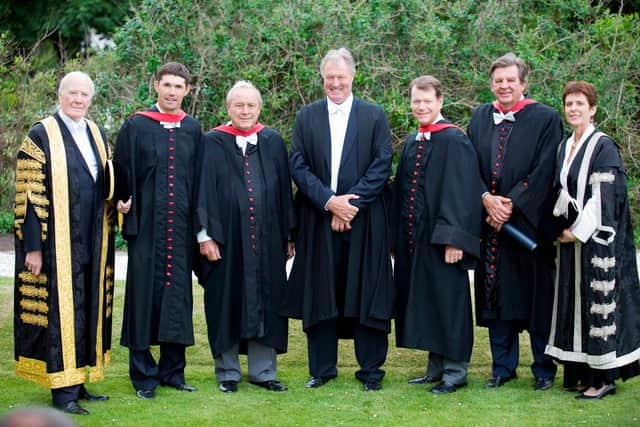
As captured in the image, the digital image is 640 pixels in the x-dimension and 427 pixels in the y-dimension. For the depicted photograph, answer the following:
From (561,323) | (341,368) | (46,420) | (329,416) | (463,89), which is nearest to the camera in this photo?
(46,420)

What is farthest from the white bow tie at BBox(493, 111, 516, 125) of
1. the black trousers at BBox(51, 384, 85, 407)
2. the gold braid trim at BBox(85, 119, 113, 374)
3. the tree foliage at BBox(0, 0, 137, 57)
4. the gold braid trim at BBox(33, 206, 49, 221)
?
the tree foliage at BBox(0, 0, 137, 57)

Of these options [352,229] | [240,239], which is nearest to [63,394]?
[240,239]

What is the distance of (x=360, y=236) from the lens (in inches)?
248

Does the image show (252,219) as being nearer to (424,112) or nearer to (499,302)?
(424,112)

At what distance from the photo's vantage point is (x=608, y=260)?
589 cm

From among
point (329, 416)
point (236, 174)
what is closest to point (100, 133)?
point (236, 174)

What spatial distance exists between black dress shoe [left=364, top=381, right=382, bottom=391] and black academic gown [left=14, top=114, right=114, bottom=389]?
1.76m

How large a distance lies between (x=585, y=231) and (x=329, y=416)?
1909 millimetres

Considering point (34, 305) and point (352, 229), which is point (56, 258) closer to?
point (34, 305)

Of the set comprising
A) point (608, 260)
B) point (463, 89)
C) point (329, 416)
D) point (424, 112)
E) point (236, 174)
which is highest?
point (463, 89)

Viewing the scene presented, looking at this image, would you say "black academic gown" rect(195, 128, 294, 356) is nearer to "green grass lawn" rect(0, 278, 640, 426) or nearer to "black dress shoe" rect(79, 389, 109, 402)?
"green grass lawn" rect(0, 278, 640, 426)

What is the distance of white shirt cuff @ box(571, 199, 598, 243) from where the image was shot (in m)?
5.84

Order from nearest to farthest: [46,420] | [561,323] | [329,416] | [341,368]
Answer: [46,420] < [329,416] < [561,323] < [341,368]

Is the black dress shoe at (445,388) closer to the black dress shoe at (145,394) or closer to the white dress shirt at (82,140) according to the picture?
the black dress shoe at (145,394)
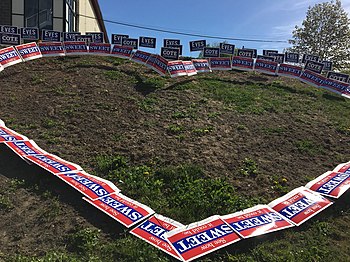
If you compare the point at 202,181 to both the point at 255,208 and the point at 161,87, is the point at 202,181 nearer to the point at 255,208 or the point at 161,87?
the point at 255,208

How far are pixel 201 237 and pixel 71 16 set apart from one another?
79.3ft

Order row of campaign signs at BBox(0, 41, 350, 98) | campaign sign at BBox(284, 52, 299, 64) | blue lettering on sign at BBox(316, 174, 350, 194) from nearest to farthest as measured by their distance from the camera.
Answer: blue lettering on sign at BBox(316, 174, 350, 194) → row of campaign signs at BBox(0, 41, 350, 98) → campaign sign at BBox(284, 52, 299, 64)

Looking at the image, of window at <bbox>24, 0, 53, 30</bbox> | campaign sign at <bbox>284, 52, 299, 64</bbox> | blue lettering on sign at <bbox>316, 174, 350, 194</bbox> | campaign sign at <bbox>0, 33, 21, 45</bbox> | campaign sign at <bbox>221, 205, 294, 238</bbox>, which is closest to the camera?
campaign sign at <bbox>221, 205, 294, 238</bbox>

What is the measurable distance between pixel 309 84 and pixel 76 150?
1178 cm

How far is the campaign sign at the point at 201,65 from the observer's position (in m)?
14.0

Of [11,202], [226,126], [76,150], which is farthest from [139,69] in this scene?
[11,202]

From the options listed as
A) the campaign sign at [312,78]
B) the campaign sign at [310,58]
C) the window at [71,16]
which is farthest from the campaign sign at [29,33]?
the campaign sign at [310,58]

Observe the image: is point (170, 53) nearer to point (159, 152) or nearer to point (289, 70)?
point (289, 70)

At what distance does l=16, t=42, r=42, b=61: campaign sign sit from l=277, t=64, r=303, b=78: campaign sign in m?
10.7

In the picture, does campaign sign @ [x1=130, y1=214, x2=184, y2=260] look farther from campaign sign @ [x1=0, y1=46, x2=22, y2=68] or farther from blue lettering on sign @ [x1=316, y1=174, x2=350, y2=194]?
campaign sign @ [x1=0, y1=46, x2=22, y2=68]

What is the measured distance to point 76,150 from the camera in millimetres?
6680

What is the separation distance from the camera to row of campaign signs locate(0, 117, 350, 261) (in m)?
4.00

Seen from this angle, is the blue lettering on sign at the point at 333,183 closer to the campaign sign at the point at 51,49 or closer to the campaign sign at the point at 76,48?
the campaign sign at the point at 76,48

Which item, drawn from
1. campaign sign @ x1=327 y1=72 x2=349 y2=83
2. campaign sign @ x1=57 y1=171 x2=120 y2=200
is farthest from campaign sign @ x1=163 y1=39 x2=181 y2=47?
campaign sign @ x1=57 y1=171 x2=120 y2=200
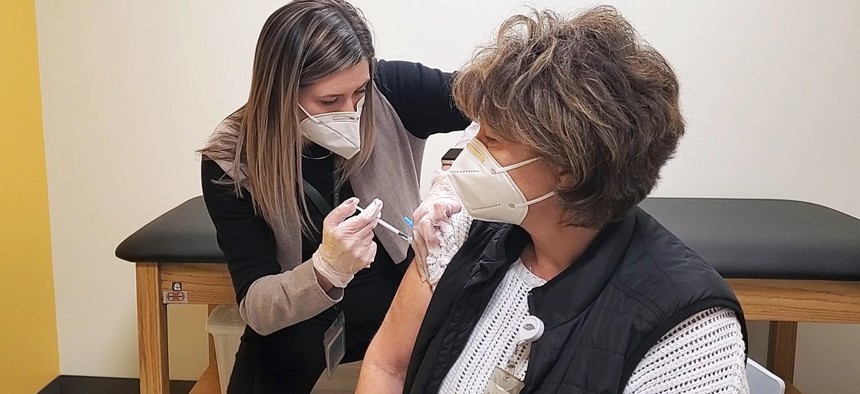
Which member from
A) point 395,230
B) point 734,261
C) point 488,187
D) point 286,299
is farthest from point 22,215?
point 734,261

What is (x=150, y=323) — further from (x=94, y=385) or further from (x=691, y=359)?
(x=691, y=359)

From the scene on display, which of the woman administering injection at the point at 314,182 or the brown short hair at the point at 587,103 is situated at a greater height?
the brown short hair at the point at 587,103

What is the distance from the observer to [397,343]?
1287 millimetres

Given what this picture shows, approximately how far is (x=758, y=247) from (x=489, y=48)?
949mm

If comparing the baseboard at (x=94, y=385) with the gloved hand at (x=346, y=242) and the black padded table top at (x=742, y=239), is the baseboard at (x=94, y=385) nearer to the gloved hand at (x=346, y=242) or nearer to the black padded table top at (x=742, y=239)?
the black padded table top at (x=742, y=239)

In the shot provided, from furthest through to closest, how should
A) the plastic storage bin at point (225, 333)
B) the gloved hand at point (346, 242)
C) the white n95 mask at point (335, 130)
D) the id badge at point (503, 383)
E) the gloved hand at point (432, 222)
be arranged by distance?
the plastic storage bin at point (225, 333) → the white n95 mask at point (335, 130) → the gloved hand at point (346, 242) → the gloved hand at point (432, 222) → the id badge at point (503, 383)

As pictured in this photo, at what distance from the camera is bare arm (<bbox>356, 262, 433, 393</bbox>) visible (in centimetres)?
127

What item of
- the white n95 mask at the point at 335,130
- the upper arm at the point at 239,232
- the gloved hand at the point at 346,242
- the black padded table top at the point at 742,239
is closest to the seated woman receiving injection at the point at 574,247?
the gloved hand at the point at 346,242

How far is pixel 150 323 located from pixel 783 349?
1867 millimetres

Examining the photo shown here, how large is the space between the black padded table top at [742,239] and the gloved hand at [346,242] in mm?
416

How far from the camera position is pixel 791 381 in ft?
7.79

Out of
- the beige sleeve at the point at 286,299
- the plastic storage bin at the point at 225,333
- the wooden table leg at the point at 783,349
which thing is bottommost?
the wooden table leg at the point at 783,349

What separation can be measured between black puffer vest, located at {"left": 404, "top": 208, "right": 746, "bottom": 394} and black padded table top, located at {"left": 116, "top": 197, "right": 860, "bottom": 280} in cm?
68

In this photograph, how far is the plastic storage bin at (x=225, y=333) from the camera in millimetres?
1998
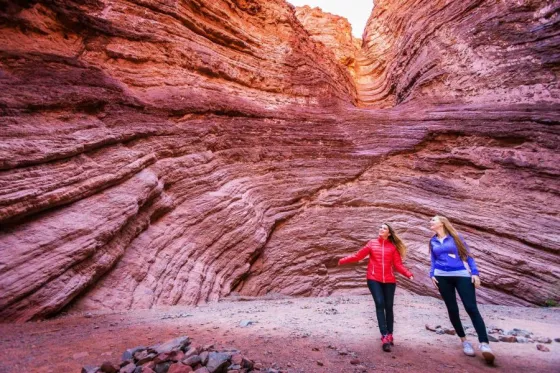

* * * * * * * * *

• **Problem statement**:
List every line of the data above that contains the word "shot", copying each line in full.

• **Output for this exercise**:
What is the distance of white shirt cuff @ box(571, 199, 598, 243) from where the image was shot (in m)?
In the shot provided, from furthest through to closest, how should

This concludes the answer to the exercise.